Text segment.

[start]

Holcomb v. United States Fire Insurance Co.

279 S.E.2d 50 (1981)

Sigmond W. HOLCOMB and wife, Laura C. Holcomb
v.
UNITED STATES FIRE INSURANCE COMPANY.

No. 8017SC878.

Court of Appeals of North Carolina.

June 16, 1981.

*52 Finger, Park & Parker by Daniel J. Park and Raymond A. Parker, II, Elkin, for plaintiffs-appellants.

Womble, Carlyle, Sandridge and Rice by Daniel W. Donahue and Keith A. Clinard, Winston-Salem, for defendant-appellee.

CLARK, Judge.

Summary judgment is a drastic measure, and it should be used with caution. Williams v. Power & Light Co., 296 N.C. 400, 250 S.E.2d 255 (1979). On such motion the court is required to view the record in the light most favorable to the party opposing the motion. Hinson v. Jefferson, 20 N.C. *53 App. 204, 200 S.E.2d 812 (1973); Brice v. Moore, 30 N.C.App. 365, 226 S.E.2d 882 (1976). We must accept, therefore, as the trial court was required to do for purposes of this motion, plaintiffs' forecast of evidence that the collapse of the east basement wall was caused by the failure of the downspout which dumped approximately three tons of water on a small area of already saturated soil and that it was the weight of this water that caused the east basement wall to collapse and not the shifting of clay or any earth movement.

Based on these facts, which plaintiffs' affidavits forecast, and which a jury could believe if presented as evidence at trial, we see two issues of law which if either were resolved against plaintiffs, would warrant entry of summary judgment in defendant's favor. The first is whether as a matter of law, a gutter downspout is part of the plumbing system of a home so as to bring damage resulting from "discharge, leakage or overflow" therefrom within Peril 15 of the insurance policy. The second is whether the damage to plaintiffs' home is expressly and unambiguously excluded from coverage under the policy by language of Additional Exclusions 1 or 2.

[end]

What to do.
[a] Retype the passage of the court opinion verbatim, everything from "No. 8017SC878." down to "Elkin, for plaintiffs-appellants.".
[b] Pick out every line of the records that contains the word "cushion", and reproduce each of those lines in full.

[A block of data]
[start]

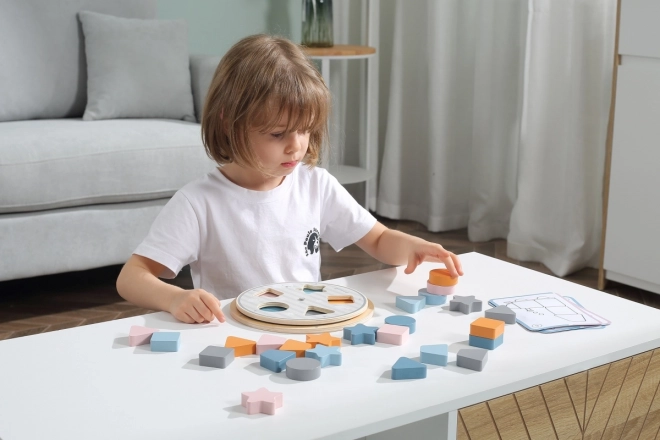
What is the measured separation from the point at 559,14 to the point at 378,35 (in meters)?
1.02

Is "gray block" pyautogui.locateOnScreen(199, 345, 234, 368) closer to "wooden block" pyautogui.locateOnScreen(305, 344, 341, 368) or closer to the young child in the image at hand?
"wooden block" pyautogui.locateOnScreen(305, 344, 341, 368)

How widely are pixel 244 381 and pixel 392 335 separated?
226mm

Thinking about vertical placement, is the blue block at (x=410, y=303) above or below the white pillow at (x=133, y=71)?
below

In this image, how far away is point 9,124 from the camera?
2.83 metres

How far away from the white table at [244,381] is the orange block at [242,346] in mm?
11

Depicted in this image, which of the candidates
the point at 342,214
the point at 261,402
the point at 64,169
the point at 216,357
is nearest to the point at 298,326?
the point at 216,357

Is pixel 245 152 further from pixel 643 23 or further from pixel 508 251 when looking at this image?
pixel 508 251

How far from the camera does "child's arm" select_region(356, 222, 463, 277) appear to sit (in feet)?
4.72

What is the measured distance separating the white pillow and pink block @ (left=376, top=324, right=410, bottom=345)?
6.85 feet

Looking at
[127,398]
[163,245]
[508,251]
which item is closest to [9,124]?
[163,245]

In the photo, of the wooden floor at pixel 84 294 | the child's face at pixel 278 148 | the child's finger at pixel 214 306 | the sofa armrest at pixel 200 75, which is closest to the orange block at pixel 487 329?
the child's finger at pixel 214 306

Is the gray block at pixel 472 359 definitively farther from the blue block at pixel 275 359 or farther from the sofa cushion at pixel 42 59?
the sofa cushion at pixel 42 59

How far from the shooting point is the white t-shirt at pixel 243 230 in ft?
4.95

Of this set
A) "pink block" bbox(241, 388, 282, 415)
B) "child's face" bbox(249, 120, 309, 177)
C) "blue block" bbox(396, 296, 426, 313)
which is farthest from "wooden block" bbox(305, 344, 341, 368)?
"child's face" bbox(249, 120, 309, 177)
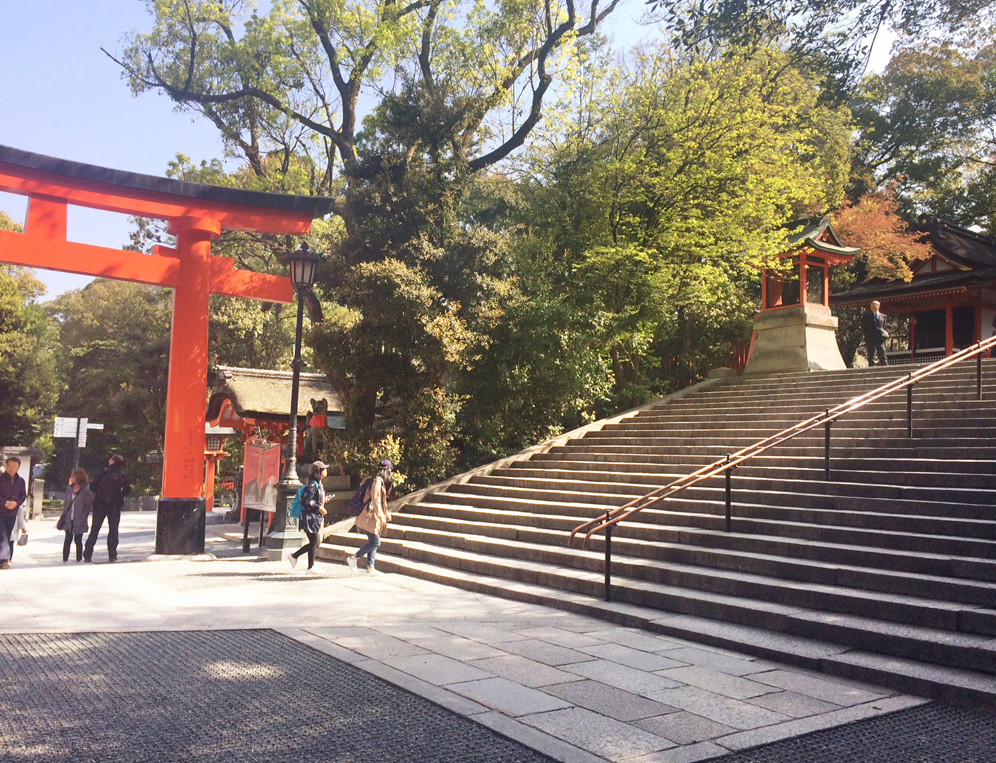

[end]

Written responses.
[a]
No. 8017SC878.

Court of Appeals of North Carolina.

June 16, 1981.

*52 Finger, Park & Parker by Daniel J. Park and Raymond A. Parker, II, Elkin, for plaintiffs-appellants.

[b]
Is the gray block at pixel 472 359 definitively farther from the blue block at pixel 275 359 or farther from the sofa cushion at pixel 42 59?
the sofa cushion at pixel 42 59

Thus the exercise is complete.